The new sanctions against the Venezuelan government and PdVSA have significant structural similarities to the existing sectoral sanctions against Russia.  The Russian sectoral sanctions, which were initially imposed in 2014 through four directives under Executive Order 13662 and were recently codified and tightened by the Countering America’s Adversaries Through Sanctions Act (CAATS) (August 2, 2017), impose restrictions on dealings in the new debt beyond certain maturities or new equity of particular entities in the financial services, energy, and defense sectors of the Russian economy, as well as restrictions on participation in certain kinds of activities relating to oil exploration and production.  Due to the structural similarities between the restrictions on transactions relating to new debt and new equities under the new Venezuela-related sanctions and parallel restrictions in the Russian sectoral sanctions, companies can expect OFAC to approach the new Venezuela-related sanctions in a similar way.

The new Venezuela-related sanctions are, however, broader in certain respects than the Russian sectoral sanctions, and narrower in others.  As noted, the prohibitions on transactions involving any bond issued by the Venezuelan government or PdVSA (and not authorized by General License 3), even those issued before sanctions were imposed, and on the purchase of securities issued by third parties from the Venezuelan government and PdVSA are unique to the new Venezuela-related sanctions and may significantly limit the possibility of finding legal funding alternatives to short-maturity debt.  Unlike the Russia sectoral sanctions, however, the new Venezuela-related sanctions do not impose any restrictions on oil exploration or production-related activities, provided that the funding for the transaction does not involve prohibited transactions, and provided that the transaction does not involve participation by Specially Designated Nationals (SDNs).
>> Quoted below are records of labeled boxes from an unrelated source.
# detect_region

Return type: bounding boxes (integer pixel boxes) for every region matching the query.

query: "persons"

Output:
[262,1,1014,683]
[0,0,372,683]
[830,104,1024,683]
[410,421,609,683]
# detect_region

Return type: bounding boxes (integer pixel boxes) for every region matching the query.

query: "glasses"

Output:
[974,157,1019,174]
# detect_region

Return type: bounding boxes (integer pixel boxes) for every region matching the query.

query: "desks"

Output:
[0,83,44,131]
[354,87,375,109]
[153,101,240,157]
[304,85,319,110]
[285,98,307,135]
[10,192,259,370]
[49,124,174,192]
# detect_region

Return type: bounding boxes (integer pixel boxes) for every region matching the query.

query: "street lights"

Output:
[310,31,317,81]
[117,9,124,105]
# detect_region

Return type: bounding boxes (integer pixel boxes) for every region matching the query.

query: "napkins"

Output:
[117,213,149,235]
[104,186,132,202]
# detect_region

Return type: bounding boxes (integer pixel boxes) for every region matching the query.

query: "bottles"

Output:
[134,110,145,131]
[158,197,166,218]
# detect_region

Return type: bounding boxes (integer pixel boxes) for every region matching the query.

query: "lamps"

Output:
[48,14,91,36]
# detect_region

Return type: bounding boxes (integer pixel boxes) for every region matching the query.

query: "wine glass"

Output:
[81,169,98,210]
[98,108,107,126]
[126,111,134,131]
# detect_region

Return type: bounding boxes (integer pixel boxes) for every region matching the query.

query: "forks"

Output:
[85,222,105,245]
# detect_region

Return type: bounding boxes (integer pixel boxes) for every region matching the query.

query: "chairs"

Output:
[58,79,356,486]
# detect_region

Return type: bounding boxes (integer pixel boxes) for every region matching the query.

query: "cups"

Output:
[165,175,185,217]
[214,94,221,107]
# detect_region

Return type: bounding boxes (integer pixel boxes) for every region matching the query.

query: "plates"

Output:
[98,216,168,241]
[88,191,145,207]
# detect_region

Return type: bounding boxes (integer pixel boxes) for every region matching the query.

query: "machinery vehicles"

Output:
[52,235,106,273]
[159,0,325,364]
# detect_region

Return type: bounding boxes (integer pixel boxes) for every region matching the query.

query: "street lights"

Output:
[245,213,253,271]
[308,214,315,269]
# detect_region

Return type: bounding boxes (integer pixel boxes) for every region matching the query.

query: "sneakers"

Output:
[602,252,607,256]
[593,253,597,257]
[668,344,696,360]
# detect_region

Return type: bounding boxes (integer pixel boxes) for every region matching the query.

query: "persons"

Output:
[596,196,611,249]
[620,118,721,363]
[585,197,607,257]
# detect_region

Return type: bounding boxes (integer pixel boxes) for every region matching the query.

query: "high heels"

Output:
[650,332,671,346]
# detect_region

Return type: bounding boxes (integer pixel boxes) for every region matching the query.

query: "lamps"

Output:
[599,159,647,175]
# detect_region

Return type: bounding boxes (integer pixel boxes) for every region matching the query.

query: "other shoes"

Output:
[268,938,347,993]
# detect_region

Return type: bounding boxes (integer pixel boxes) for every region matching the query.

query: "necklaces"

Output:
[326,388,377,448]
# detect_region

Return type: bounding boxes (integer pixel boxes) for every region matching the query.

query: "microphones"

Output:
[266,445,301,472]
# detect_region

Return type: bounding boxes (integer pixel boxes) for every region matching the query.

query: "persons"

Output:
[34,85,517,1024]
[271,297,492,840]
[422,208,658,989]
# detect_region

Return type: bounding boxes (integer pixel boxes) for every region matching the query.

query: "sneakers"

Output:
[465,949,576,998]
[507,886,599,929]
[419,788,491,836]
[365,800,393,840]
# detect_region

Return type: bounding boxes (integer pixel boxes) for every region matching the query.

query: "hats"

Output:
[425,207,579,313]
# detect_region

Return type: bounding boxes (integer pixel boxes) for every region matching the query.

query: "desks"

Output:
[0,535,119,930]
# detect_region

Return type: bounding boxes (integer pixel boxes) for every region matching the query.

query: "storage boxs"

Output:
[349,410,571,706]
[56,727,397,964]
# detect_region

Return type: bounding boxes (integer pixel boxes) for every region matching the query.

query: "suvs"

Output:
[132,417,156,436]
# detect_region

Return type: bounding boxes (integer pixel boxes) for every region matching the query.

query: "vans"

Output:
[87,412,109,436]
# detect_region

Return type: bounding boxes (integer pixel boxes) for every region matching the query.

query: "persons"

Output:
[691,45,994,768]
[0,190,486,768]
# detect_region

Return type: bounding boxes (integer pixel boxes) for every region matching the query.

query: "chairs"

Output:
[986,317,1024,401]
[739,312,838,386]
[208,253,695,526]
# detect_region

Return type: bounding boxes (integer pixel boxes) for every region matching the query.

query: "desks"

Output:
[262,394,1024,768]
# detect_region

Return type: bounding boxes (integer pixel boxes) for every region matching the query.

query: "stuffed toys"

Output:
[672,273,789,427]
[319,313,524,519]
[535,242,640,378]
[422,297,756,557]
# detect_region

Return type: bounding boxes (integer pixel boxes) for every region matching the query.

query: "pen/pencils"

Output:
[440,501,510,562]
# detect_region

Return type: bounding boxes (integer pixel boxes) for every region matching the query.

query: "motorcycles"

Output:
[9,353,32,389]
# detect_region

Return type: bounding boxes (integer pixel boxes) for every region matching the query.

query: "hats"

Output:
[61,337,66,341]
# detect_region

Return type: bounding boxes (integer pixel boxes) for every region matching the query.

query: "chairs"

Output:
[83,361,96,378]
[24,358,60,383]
Alongside these structural similarities, there is also a similarity in tack.  Borrowing a page from Obama Administration and, Congress in the Ukraine Freedom Support Act of 2014 and CAATS, these sanctions target particular sectors and sources of revenue for a ruling party in the hopes of achieving certain near term political objectives.  While the new EO cites a number of justifications for the new sanctions, it appears most driven by heightened concerns that the Maduro Administration’s recent efforts to pack Venezuela’s Supreme Court with supporters and to form the Constituent Assembly will enable him to make structural changes to Venezuela’s Constitution that will make it all the more difficult for anti-Maduro forces to achieve change through democratic means.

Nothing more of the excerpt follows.